> READING TEXT:
The team’s improvements expose how crowded and unstable GEO is becoming. Breakups like Intelsat 33E’s in 2024 will continue to seed the belt with debris for which we don’t have the means to sweep away. And while private ventures pitch servicing and recycling missions, the reality is that faint debris is multiplying faster than it can be managed.
In other news
The European Space Agency has signed a €40 million, two-year deal with Italian aerospace firm Avio to design and test a reusable upper-stage demonstrator. - Space.com
In other funding news, the UK Space Agency has awarded £150,000 to fund a six-month preliminary design review of a new “economical transfer vehicle” (ETV) built around autophage propulsion technology, a concept where the spacecraft consumes its own structural material as fuel to reduce dry mass. - Payload
Chinese astronauts conducted a roughly six-hour spacewalk outside the Tiangong station, during which two crew members installed new debris-shielding modules to protect the outpost from orbital micrometeoroids and fragmentation debris. - Space.com
The U.S. Space Force will require its next-gen “neighborhood watch” satellites to be refuelable in orbit, to help extend satellite lifespans and boost flexibility, though questions remain over fuel standards and service models. - Breaking Defense
Interesting Posts
Jessica West argues that the romantic notion of space as a benign domain for science and cooperation is outdated. The era of the Outer Space Treaty and its taboo on orbital weapons has given way to intensifying competition, militarization, and ambiguity over what constitutes a permitted act.

> DATA EXTRACT:
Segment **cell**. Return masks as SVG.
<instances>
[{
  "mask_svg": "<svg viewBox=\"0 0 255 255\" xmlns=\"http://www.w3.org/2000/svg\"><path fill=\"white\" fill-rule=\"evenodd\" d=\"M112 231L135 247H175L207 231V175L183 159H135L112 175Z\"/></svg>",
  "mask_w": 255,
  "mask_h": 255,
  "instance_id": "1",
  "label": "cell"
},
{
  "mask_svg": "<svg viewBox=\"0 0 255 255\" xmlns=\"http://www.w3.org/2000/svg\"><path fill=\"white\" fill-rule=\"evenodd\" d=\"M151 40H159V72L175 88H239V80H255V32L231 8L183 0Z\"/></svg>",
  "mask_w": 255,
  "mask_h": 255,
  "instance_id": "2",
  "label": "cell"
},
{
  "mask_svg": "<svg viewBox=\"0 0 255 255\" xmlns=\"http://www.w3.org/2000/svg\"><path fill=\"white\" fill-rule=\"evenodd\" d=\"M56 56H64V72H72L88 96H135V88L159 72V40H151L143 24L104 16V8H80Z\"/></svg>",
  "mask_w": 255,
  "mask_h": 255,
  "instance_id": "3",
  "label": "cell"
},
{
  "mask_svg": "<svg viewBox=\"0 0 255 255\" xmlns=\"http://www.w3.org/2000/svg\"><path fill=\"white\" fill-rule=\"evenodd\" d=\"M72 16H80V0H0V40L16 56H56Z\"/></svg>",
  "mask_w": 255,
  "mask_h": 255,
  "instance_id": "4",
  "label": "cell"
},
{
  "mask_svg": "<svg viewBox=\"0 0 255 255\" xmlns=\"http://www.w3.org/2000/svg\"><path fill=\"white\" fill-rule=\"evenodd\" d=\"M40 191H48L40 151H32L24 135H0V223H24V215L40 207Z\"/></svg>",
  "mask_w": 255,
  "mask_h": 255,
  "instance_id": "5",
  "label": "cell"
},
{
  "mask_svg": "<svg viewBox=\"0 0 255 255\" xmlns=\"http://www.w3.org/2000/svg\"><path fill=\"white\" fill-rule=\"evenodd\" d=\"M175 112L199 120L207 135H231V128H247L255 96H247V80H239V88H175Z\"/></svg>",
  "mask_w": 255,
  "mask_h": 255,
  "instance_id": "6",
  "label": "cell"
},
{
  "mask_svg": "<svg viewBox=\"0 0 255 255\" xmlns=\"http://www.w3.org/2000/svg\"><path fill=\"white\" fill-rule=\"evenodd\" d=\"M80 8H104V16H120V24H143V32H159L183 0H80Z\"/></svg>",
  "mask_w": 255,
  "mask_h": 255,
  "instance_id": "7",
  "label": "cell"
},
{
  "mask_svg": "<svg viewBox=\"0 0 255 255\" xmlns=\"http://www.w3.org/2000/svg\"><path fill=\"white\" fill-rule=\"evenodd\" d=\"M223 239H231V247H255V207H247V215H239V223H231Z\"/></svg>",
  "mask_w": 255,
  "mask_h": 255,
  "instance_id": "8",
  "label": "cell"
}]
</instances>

> SET OF TASKS:
1. In the space news text, how much did the UK Space Agency award for the preliminary design review of the economical transfer vehicle?
2. Reproduce the space news text between "The team’s improvements" and "can be managed.", inclusive.
The records have nothing to do with the space news text.

> EXPECTED RESULTS:
1. £150,000

2.
The team’s improvements expose how crowded and unstable GEO is becoming. Breakups like Intelsat 33E’s in 2024 will continue to seed the belt with debris for which we don’t have the means to sweep away. And while private ventures pitch servicing and recycling missions, the reality is that faint debris is multiplying faster than it can be managed.